MINNIE AND THE BEE.

“I wonder that you did not crush the spider that would have eaten up your bee.”

“Why should I? She did nothing wrong. It is Nature that has taught her to live on such food; I would be merciful to spiders as well as to bees.”

“You carried off her dinner—she would not thank you for that.”

“Perhaps I did foolishly,” said Minnie with a smile; “but I cannot see a creature suffering and not try to help it.”

“I wish that you saw the green-grocer’s horse with his bones all starting through his skin, and the marks of the blows on his head. What would you say to the master of that horse?”

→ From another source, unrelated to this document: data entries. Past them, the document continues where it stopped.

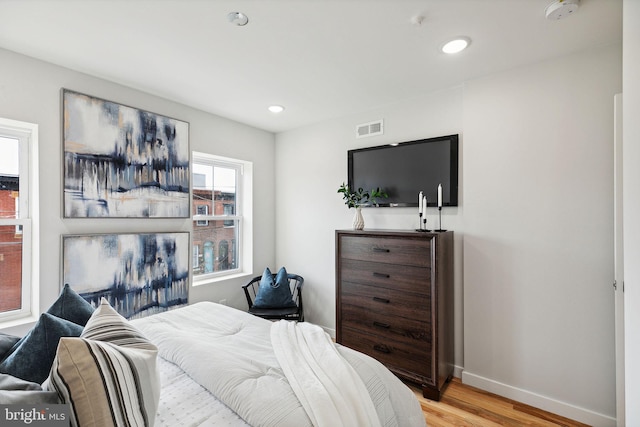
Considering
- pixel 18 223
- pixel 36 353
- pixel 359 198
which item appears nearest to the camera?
pixel 36 353

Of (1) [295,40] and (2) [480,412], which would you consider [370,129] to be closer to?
(1) [295,40]

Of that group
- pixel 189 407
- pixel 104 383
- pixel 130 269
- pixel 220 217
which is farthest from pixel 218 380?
pixel 220 217

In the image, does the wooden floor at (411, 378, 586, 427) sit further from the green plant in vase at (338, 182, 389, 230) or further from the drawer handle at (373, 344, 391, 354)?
the green plant in vase at (338, 182, 389, 230)

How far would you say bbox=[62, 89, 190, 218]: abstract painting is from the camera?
7.52 feet

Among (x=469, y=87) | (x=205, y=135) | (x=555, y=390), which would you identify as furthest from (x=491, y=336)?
(x=205, y=135)

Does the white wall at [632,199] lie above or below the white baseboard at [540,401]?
above

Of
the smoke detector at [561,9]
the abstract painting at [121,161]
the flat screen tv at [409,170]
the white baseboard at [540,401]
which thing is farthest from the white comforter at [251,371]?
the smoke detector at [561,9]

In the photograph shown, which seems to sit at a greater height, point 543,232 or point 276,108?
point 276,108

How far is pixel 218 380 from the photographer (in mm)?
1281

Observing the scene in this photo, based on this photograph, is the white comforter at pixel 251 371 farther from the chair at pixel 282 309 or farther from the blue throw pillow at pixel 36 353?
the chair at pixel 282 309

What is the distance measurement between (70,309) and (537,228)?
2968 millimetres

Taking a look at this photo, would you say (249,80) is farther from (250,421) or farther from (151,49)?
(250,421)

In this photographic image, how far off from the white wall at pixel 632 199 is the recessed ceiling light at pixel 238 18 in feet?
5.66

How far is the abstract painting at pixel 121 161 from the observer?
2291 mm
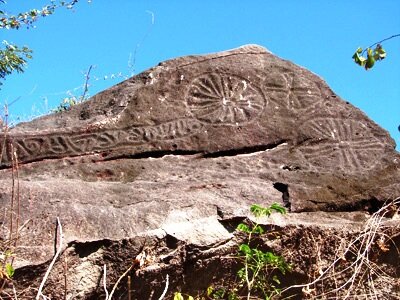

“Oh, I wish that he would remember that one verse from the Bible, ‘Blessed are the merciful, for they shall obtain mercy.’ Without mercy, what would become of the best—without mercy, we all should be ruined for ever. And if only the merciful can obtain mercy, oh! what will become of the cruel?”

“Pshaw!” cried Tom, not able to dispute the truth of Minnie’s words, but not choosing to listen to them, for he had too many recollections of bird-nesting, cockchafer-spinning, and worrying of cats, to make the subject agreeable. Some find it easier to silence an opponent with a “pshaw!” than by reason or strength of argument; and this was Tom’s usual way. He did not wish to continue the conversation, and, perhaps with a view to change its subject, said in a sudden, abrupt tone, as he stirred his porridge with his pewter spoon—

“You’ve not put a morsel of sugar in my bowl.”

“Yes, indeed, I put some,” replied Minnie.